Роберт озорно усмехнулся и снова наклонил голову к ее груди. Триша понимала, что он умело манипулирует ее желаниями, но ей почему-то совершенно не хотелось с ним бороться, во всяком случае, по этому пункту, и она с готовностью шагнула прямо в расставленную для нее ловушку.

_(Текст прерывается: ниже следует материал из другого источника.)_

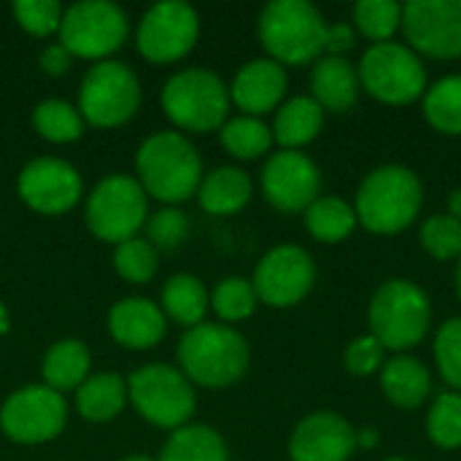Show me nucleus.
<instances>
[{
  "label": "nucleus",
  "instance_id": "ea45409f",
  "mask_svg": "<svg viewBox=\"0 0 461 461\" xmlns=\"http://www.w3.org/2000/svg\"><path fill=\"white\" fill-rule=\"evenodd\" d=\"M65 8L57 0H16L14 3V19L22 30H27L35 38H49L59 32Z\"/></svg>",
  "mask_w": 461,
  "mask_h": 461
},
{
  "label": "nucleus",
  "instance_id": "a19ab883",
  "mask_svg": "<svg viewBox=\"0 0 461 461\" xmlns=\"http://www.w3.org/2000/svg\"><path fill=\"white\" fill-rule=\"evenodd\" d=\"M384 354H386V348L367 332V335H362V338H354V340L346 346L343 362H346V370H348L351 375L367 378V375L381 373V367H384Z\"/></svg>",
  "mask_w": 461,
  "mask_h": 461
},
{
  "label": "nucleus",
  "instance_id": "09e8293b",
  "mask_svg": "<svg viewBox=\"0 0 461 461\" xmlns=\"http://www.w3.org/2000/svg\"><path fill=\"white\" fill-rule=\"evenodd\" d=\"M8 330V313H5V308L0 305V332H5Z\"/></svg>",
  "mask_w": 461,
  "mask_h": 461
},
{
  "label": "nucleus",
  "instance_id": "f257e3e1",
  "mask_svg": "<svg viewBox=\"0 0 461 461\" xmlns=\"http://www.w3.org/2000/svg\"><path fill=\"white\" fill-rule=\"evenodd\" d=\"M138 184L151 200L178 205L197 194L203 181V157L194 143L178 130L149 135L135 154Z\"/></svg>",
  "mask_w": 461,
  "mask_h": 461
},
{
  "label": "nucleus",
  "instance_id": "f03ea898",
  "mask_svg": "<svg viewBox=\"0 0 461 461\" xmlns=\"http://www.w3.org/2000/svg\"><path fill=\"white\" fill-rule=\"evenodd\" d=\"M424 205V184L405 165H381L370 170L357 192V221L373 235H397L408 230Z\"/></svg>",
  "mask_w": 461,
  "mask_h": 461
},
{
  "label": "nucleus",
  "instance_id": "f704fd0d",
  "mask_svg": "<svg viewBox=\"0 0 461 461\" xmlns=\"http://www.w3.org/2000/svg\"><path fill=\"white\" fill-rule=\"evenodd\" d=\"M427 438L443 448L456 451L461 448V394L443 392L435 397L432 408L427 411Z\"/></svg>",
  "mask_w": 461,
  "mask_h": 461
},
{
  "label": "nucleus",
  "instance_id": "c03bdc74",
  "mask_svg": "<svg viewBox=\"0 0 461 461\" xmlns=\"http://www.w3.org/2000/svg\"><path fill=\"white\" fill-rule=\"evenodd\" d=\"M378 443H381V432H378L375 427H362V429H357V448L370 451V448H378Z\"/></svg>",
  "mask_w": 461,
  "mask_h": 461
},
{
  "label": "nucleus",
  "instance_id": "e433bc0d",
  "mask_svg": "<svg viewBox=\"0 0 461 461\" xmlns=\"http://www.w3.org/2000/svg\"><path fill=\"white\" fill-rule=\"evenodd\" d=\"M421 249L438 262H456L461 257V221L451 213H435L421 224Z\"/></svg>",
  "mask_w": 461,
  "mask_h": 461
},
{
  "label": "nucleus",
  "instance_id": "c9c22d12",
  "mask_svg": "<svg viewBox=\"0 0 461 461\" xmlns=\"http://www.w3.org/2000/svg\"><path fill=\"white\" fill-rule=\"evenodd\" d=\"M159 254L146 238H130L116 246L113 251V270L127 284H149L157 276Z\"/></svg>",
  "mask_w": 461,
  "mask_h": 461
},
{
  "label": "nucleus",
  "instance_id": "6ab92c4d",
  "mask_svg": "<svg viewBox=\"0 0 461 461\" xmlns=\"http://www.w3.org/2000/svg\"><path fill=\"white\" fill-rule=\"evenodd\" d=\"M286 68L278 65L270 57L249 59L230 84V100L238 105L246 116H262L270 111H278V105L286 97Z\"/></svg>",
  "mask_w": 461,
  "mask_h": 461
},
{
  "label": "nucleus",
  "instance_id": "4c0bfd02",
  "mask_svg": "<svg viewBox=\"0 0 461 461\" xmlns=\"http://www.w3.org/2000/svg\"><path fill=\"white\" fill-rule=\"evenodd\" d=\"M189 216L178 205H165L146 219V240L154 251H178L189 238Z\"/></svg>",
  "mask_w": 461,
  "mask_h": 461
},
{
  "label": "nucleus",
  "instance_id": "0eeeda50",
  "mask_svg": "<svg viewBox=\"0 0 461 461\" xmlns=\"http://www.w3.org/2000/svg\"><path fill=\"white\" fill-rule=\"evenodd\" d=\"M127 397L135 413L159 429H181L192 421L197 394L192 381L173 365L151 362L127 378Z\"/></svg>",
  "mask_w": 461,
  "mask_h": 461
},
{
  "label": "nucleus",
  "instance_id": "ddd939ff",
  "mask_svg": "<svg viewBox=\"0 0 461 461\" xmlns=\"http://www.w3.org/2000/svg\"><path fill=\"white\" fill-rule=\"evenodd\" d=\"M200 38V14L184 0L154 3L138 22L135 46L151 65H173L184 59Z\"/></svg>",
  "mask_w": 461,
  "mask_h": 461
},
{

Много позже они наконец выбрались из постели и решили позавтракать. Увидев накрытый стол, Триша высказала предположение, что в доме работают невидимые слуги, как в сказке про Красавицу и Чудовище. Роберт со смехом пояснил, что у него работает вполне зримая и осязаемая супружеская пара средних лет – Арчи, которого они видели у ворот, и его жена Мег. Но они живут в собственном небольшом домике неподалеку и знают, когда не стоит докучать хозяину своим присутствием.
Роберт показал Трише весь дом, демонстрируя удивительные познания в истории и собственной семьи, и дома. Он рассказывал очень интересно, но Тришу постоянно отвлекал от смысла слов голос Роберта – низкий, бархатный, мелодичный. Наверное, она слушала бы его так же завороженно, если бы Роберт вздумал прочесть ей лекцию по высшей математике. В заключение небольшой экскурсии по дому Роберт привел Тришу в солярий, устроенный на крыше. Триша безропотно позволила Роберту уложить ее в шезлонг и заняться с ней любовью. Когда она лишь на мгновение заколебалась, он развеял ее сомнения своей излюбленной фразой:
– Доверься мне. Вот увидишь, тебе понравится.
И Роберт сдержал свое обещание. Он рассказал и показал Трише многое о ней, чего она раньше не знала, и кое-что о себе самом, что могло бы очень сильно повлиять на ее отношение к Роберту, если бы она позволила себе об этом задуматься.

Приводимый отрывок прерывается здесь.